__Your tasks__
A - List the excise taxes that the essay on Oregon's tax structure says the state collects.
B - Extend the essay on Oregon's tax structure, picking up after its final sentence.

__Extract provided__
The Forgotten Tax Day Story

by Chuck Sheketoff

Because Tax Day is the deadline for filing income tax returns, discussions that day tend to focus on the income tax. Other important components of Oregon’s overall tax structure get overlooked.

Those oft-ignored components weigh more heavily on the poor than on any other income group — so much so that they turn Oregon’s overall tax structure upside down. When you take into account all state and local taxes as a share of income, those with the least contribute the most, while those with the most pay the least.

It's true that under Oregon's income tax system, tax rates increase the higher one goes up the income ladder. That's good, because taxes ought to be based on ability to pay.

But the income tax is only one component of Oregon's tax structure. Though the state of Oregon does not levy a general sales tax, it collects excise taxes such as gasoline, utility and tobacco taxes. Local governments, meanwhile, collect property taxes, special purpose taxes and excise taxes. All of these hit poor families harder than any other income group, because property and excise taxes are not based on ability to pay.

By one estimate, if you divide Oregonians into five income groups, the lowest earning fifth on average devote 8.7 percent of their income to state and local taxes. The wealthiest 1 percent of Oregonians, on the other hand, on average pays 6.6 percent of their income in state and local taxes. That turns on its head the principle that taxes ought to be based on ability to pay.

This calculation does not take into account that Oregon also relies heavily on charges and fees. Consider the vehicle registration fee that drivers pay. Then there are the tuition fees to attend state colleges and universities, which have risen sharply over the years. Fees Oregonians pay generally take a bigger share out of the paychecks of low-income and middle-class Oregonians than of wealthy Oregonians.

Nor does the calculation factor in Oregon's reliance on the lottery. State economists expect that in the current budget period the lottery will bring in more revenue than the corporate income tax. Yes, lottery players — the hopeful-despite-awful-odds, the addicted and the desperate — who gamble on the lottery together will contribute more to Oregon's coffers than Intel, Bank of America, Nike and all other corporations doing business in the state combined.

__Spatial questions about scenes__
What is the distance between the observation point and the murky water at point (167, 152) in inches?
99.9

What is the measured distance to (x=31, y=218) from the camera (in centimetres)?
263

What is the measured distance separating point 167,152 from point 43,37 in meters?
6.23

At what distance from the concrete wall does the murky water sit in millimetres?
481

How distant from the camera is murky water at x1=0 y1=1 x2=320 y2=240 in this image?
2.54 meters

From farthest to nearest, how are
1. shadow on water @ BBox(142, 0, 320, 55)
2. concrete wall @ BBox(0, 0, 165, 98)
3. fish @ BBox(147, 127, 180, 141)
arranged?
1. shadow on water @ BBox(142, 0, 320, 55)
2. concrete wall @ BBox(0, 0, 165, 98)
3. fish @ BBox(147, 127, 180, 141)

__Answers to the exercise__
A - Gasoline taxes, utility taxes and tobacco taxes.

B -
Though technically not a tax, the lottery does fund public programs, including schools, that otherwise would need to be scaled back, scrapped or paid for through taxes or fees. Adding the lottery into the calculation of who pays under Oregon’s tax system would push the system even more upside down.

So, when lawmakers talk about reforming Oregon’s tax system, one of the most pressing issues they ought to address is how to make Oregon’s overall tax system one based on ability to pay. In other words, how to make it progressive.

What steps could lawmakers take in that direction? They could boost Oregon’s Earned Income Tax Credit, which would efficiently lower the taxes paid by poor and near-poor working families with kids. They could end the tax subsidy for people buying million dollar homes. They could enact a circuit breaker program to help families whose property tax payments represent a large portion of their income, such the popular Homeowners' and Renters' Refund Program (HARRP) killed by Measure 5. The list goes on.

As important as the income tax is to Oregon's tax structure, it is only one component. Making the income tax more progressive and reforming other components are necessary to turn right side up a state and local tax system that weighs more heavily on the poor than on any other income group.